9.4 Notices. (a) Over the course of this Agreement, one party may need to send a notice to the other party. For the notice to be valid, it must be in writing and delivered in one of the following ways: personal delivery, email, or certified or registered mail (postage prepaid, return receipt requested). The notice must be delivered to the party’s address listed at the end of this Contract or to another address that the party has provided in writing as an appropriate address to receive notice.
(b) The timing of when a notice is received can be very important. To avoid confusion, a valid notice is considered received as follows: (i) if delivered personally, it is considered received immediately; (ii) if delivered by email, it is considered received upon acknowledgement of receipt; (iii) if delivered by registered or certified mail (postage prepaid, return receipt requested), it is considered received upon receipt as indicated by the date on the signed receipt. If a party refuses to accept notice or if notice cannot be delivered because of a change in address for which no notice was given, then it is considered received when the notice is rejected or unable to be delivered. If the notice is received after 5:00pm on a London business day at the location specified in the address for that party, or on a day that is not a London business day, then the notice is considered received at 9:00am on the next business day.
9.5 Severability. This section deals with what happens if a portion of the Agreement is found to be unenforceable. If that’s the case, the unenforceable portion will be changed to the minimum extent necessary to make it enforceable, unless that change is not permitted by law, in which case the portion will be disregarded. If any portion of the Contract is changed or disregarded because it is unenforceable, the rest of the Agreement is still enforceable.
9.6 Third Party Rights. A person who is not a party to this Agreement shall not have any rights under the Contracts (Rights of Third Parties) Act 1999 to enforce any term of this contract.

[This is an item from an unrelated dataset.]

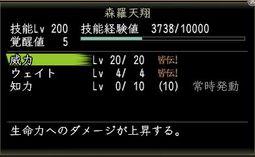 Nol10051103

9.7 Signatures. The Client must sign this document using the e-signing system to instigate the booking. The Artist will review of the Booking Form and provide the client with a final Contract for both parties to sign for the Contract to be binding .
9.8 Governing Law. The laws of England and Wales govern the rights and obligations of the Client and the Artist (both contractual and non-contractual) under this Agreement, without regard to conflict of law principles. The courts of England and Wales shall have exclusive jurisdiction in determining any dispute (whether contractual or non-contractual) under or in connection with this contract.